Among the others, the foreign investors draw the most attention to TPP Investment Chapter as it directly affects and influents the investment environment in Vietnam to them. Setting aside the actual benefits and advantages that the TPP Investment Chapter will bring to the foreign investors as it will be subject to the approval of the National Assembly to be officially effective and enforceable in Vietnam, it is worth to highlight briefly the provisions of TPP Investment Chapter. Below are the notable treatments provided in the TPP Investment Chapter.
The TPP Investment Chapter
It can be seen in the TPP Investment Chapter that it provides similar investment protection measures with most bilateral and multilateral international investment agreements, although the scope is narrower at some points.
- National treatment: the host state must not discriminate against the foreign investors in favor of domestic competitors in like circumstances. The protection is limited to the establishment, acquisition, expansion, management, conduct, operation, and sale or other disposition of investments in its territory.
- Most-Favored Nation (MFN): the host state must not treat foreign investors any less favourably than it treats competitors from another contracting state or any third-party state. As similar with national treatment, the protection is limited to certain circumstances.

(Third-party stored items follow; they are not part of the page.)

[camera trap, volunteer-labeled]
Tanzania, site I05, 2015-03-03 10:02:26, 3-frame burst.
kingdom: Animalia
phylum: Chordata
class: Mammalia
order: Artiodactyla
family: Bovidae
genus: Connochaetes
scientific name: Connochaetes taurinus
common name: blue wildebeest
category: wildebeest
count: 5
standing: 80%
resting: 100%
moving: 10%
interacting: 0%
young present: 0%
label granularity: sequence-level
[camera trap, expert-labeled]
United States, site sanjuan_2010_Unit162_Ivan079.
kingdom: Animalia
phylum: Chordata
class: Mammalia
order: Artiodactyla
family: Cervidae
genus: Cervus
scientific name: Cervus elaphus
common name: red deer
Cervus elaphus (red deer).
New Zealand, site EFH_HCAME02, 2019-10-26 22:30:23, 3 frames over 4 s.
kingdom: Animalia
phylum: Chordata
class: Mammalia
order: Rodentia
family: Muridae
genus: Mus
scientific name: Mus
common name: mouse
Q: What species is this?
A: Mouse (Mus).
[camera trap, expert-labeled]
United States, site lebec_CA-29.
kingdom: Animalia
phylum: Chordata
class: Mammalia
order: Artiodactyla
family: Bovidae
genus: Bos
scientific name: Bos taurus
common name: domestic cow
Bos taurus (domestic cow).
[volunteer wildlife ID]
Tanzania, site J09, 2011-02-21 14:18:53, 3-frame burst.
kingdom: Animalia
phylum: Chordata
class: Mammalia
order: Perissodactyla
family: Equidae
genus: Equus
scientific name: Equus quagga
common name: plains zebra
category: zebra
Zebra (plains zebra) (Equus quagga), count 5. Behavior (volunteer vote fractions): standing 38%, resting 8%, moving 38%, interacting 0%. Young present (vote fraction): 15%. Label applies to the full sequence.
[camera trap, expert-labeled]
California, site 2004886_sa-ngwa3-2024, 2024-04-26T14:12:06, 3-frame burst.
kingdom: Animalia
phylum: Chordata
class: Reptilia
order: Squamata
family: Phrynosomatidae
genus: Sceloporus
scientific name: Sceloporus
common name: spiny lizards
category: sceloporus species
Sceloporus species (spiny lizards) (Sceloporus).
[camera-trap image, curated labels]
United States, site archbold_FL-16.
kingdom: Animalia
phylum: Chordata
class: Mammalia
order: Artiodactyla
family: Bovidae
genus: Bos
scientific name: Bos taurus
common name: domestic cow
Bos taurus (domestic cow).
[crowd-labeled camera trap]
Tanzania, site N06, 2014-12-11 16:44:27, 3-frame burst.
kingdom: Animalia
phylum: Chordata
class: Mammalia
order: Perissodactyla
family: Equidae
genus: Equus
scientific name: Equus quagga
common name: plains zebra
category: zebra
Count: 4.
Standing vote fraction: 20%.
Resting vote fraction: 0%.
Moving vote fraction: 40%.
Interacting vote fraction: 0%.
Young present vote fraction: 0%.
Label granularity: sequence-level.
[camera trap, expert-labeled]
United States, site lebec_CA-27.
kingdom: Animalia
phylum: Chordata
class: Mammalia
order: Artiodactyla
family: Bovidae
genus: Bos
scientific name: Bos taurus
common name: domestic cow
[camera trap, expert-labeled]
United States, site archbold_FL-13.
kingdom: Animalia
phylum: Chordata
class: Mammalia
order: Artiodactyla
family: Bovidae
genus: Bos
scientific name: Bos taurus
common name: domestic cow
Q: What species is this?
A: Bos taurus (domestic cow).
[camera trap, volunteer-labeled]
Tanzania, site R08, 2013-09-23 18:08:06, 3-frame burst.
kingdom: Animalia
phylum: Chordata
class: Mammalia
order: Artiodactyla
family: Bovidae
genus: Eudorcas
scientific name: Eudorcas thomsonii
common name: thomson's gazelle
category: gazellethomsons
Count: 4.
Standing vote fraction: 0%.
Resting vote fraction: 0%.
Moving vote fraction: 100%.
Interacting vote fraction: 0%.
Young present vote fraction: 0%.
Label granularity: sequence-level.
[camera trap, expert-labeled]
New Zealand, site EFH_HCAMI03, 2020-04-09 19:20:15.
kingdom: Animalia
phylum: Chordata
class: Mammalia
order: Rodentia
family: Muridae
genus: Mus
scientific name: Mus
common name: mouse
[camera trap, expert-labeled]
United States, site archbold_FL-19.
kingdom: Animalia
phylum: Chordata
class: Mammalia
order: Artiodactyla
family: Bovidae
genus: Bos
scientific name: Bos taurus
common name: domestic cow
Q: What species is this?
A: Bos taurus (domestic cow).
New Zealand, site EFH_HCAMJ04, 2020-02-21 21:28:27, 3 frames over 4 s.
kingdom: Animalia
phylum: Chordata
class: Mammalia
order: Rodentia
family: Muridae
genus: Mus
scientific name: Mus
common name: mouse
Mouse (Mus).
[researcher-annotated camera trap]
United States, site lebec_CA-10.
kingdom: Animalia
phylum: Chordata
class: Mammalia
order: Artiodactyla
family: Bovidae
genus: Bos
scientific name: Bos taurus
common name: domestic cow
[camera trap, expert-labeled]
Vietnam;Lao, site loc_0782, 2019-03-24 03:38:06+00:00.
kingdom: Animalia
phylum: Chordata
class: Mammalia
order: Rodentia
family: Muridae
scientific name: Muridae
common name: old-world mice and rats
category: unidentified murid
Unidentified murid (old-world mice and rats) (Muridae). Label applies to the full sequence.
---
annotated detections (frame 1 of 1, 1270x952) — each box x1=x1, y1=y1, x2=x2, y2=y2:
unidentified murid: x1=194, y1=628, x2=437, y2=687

- Fair and equitable treatment (FET): the host state must maintain fair and equitable treatment and full protection and security of investment environment.
- Prohibition of expropriation: it is well established in the TPP Investment Chapter that expropriation or nationalization shall not be allowed, except for a public purpose; in a non-discriminatory manner; on payment of prompt; and in accordance with due process of law.
- Free transfer of funds related to an investment: in principle, the transfer of funds related to capital contribution, profits from capital contribution, payment under a contract, payments arising out of a dispute, shall be allowed to make freely and without delay into and out of the territory of the host state.
- Prohibition on “performance requirements”: certain performances are prohibited during the establishment, acquisition, expansion, management, conduct, operation, or sale or other disposition of an investment of an investor, such as local content or technology localization requirements.
Investor-State Dispute Settlement
The TPP Investment Chapter includes detailed Investor-State Dispute Settlement (ISDS) provisions. Under the ISDS provisions, the investors who are nationals of other contracting states shall have the right to bring claims against the host state through international arbitration, in case of investment dispute. The ISDS is said as the strong safeguards to the foreign investors because:
- The tribunal has the right to award “attorney’s fees” to the prevailing party in the case;
- The tribunal shall “conduct hearings open to the public” and to “make public all notices of arbitration, pleadings, submissions and awards”, as a sign of transparency procedure;
- There is room to allow the intervention of third parties (such as non-government organizations);
- The award shall only be limited to monetary damages and restitution of property in principle;
- The award can be reviewed either by domestic courts or international review panels”;
- The arbitral tribunal is allowed to consolidate different arbitration proceedings that involve claims arising under “the same events or circumstances”, with the purpose of avoiding the risks of parallel proceedings.
In a study of Peterson Institute in 2012, it was estimated that Vietnam’s income gains in 2025 with a comprehensive TPP would be over 13 percent higher, while its exports in 2025 would be over 37 percent greater, due to the advantages of TPP. Although the TPP may not become enforceable in Vietnam until 2018, but with the benefits from the TPP Investment Chapter, the expectations of a transparent and favorable investment environment will soon become true.